Qu'a-t-il bien pu se passer ? Pourquoi cet homme étrange,
ancien bègue devenu du jour au lendemain un " génie
de la parole ", a-t-il été soudainement mu par
ces pulsions meurtrières ?
Cette histoire tourne et retourne dans la tête d'Antoine Rochand,
jusqu'à ce qu'il découvre l'existence d'un chercheur
qui aurait, selon ses propres termes, découvert le "
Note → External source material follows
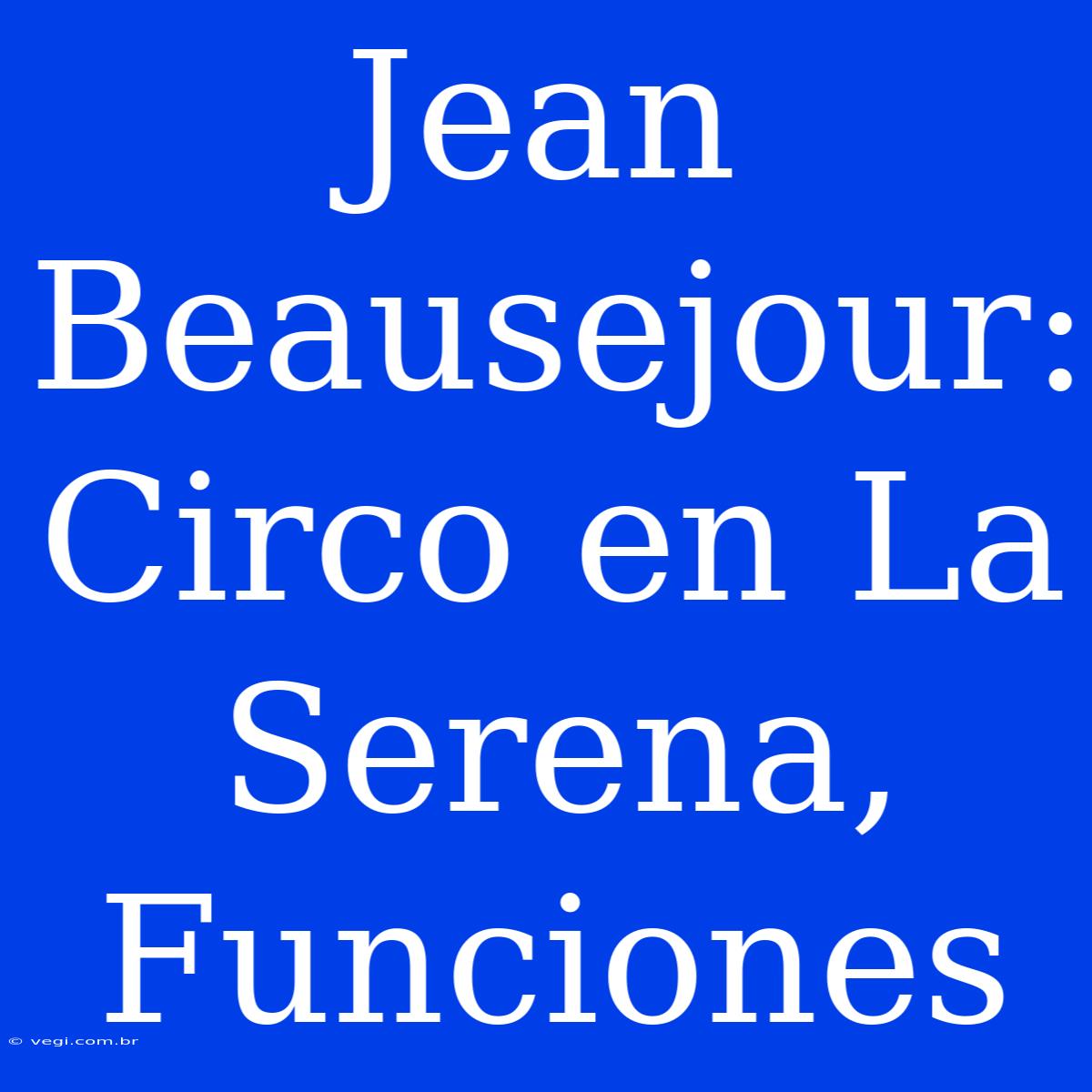 Jean Beausejour: Circo En La Serena, Funciones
secret du génie humain ", à partir d'observations
faites sur le cerveau d'autistes profonds. Antoine commence donc
ses investigations. Il va tout d'abord rencontrer un jeune garçon
mal dans sa peau en cours de " génialisation ",
puis découvrir l'existence d'un " cercle " tenu
secret
Mais son enquête va rapidement prendre une telle
ampleur qu'il va se rendre compte, non seulement qu'il risque sa
vie, mais également que le monde a de toute urgence besoin
d'un héros
pour le sauver tant qu'il en est encore
temps !
Un roman palpitant, empreint d'action et de suspense, qui aborde
non sans humour mais avec lucidité les problématiques
actuelles, biologiques et éthiques, auxquelles nous confrontent
les avancées fulgurantes de la recherche moderne, ainsi que
les risques de dérives immédiates pour l'humanité
tout entière.
Autour de l'histoire d'un savant fou qui projette de bouleverser
l'ordre mondial afin d'en observer les changements, d'un jeune garçon
fortuné en passe de devenir un " génie "
des mathématiques, et d'un policier qui se heurte à
des organisations bien au-dessus de lui, Arthur Tenor livre des
clés de réflexion utiles et nécessaires, dans
un monde où il est de plus en plus facile de perdre tout
repère pour ne penser qu'à sa réussite personnelle.